When you don't have a job, your work never stops.
By Luke Winkie
I can usually get about 20 minutes into a TV series before my brain self-destructs. It’s less of a shock, more of a soggy, doomed regression to the mean. The fleeting joy of detachment is whisked away, the plans for the evening go awry, and instead, all I can feel is the foreboding, all-encompassing truth that every second I spend not working is a second I spend not making money.
No healthy person should annotate their time that way, but then again, freelancers, under the working conditions we generally deal with, are generally not healthy people. It’s the same apprehension that sets in when I’m sick, or planning a vacation, or staring down a slow week of pitches. How can I ever clock out, in a business where you’re always clocked in? Personally, I’ve always felt like leisures like Netflix binges or offline weekends were reserved for the salaried majority; people who know exactly how they’re going to make their money Monday through Friday. If you’re reading this, I have a feeling you can relate.
I’ve been freelancing for almost a decade now, and full-time since I graduated college in 2014. Over the course of those years, I’ve never approached anything resembling a healthy work/life split, and the more conversations I’ve had with my peers in the industry, the more I’ve begun to understand that Perpetual Work — a subconscious inability to let go of our duties, even for a moment — colors a lot of our existences.

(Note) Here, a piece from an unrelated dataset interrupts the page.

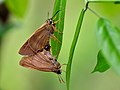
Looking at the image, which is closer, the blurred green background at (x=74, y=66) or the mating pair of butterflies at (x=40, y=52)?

“I have to constantly think about pitching. It’s really hard to not approach every recreational experience I have like it’s not a career opportunity,” says Tasbeeh Herwees, a culture and music reporter in Los Angeles who has written for Pitchfork, Complex, and Buzzfeed. “It feels like work, even when it’s not. I went to a show the other day and ran into someone from a publication, and I hit her up afterwards. It felt so craven and gross. Like, ‘Oh we’re here at this show for fun, and then it ends up being a lot of work as well.'” (Everything is copy, as Nora Ephron said.)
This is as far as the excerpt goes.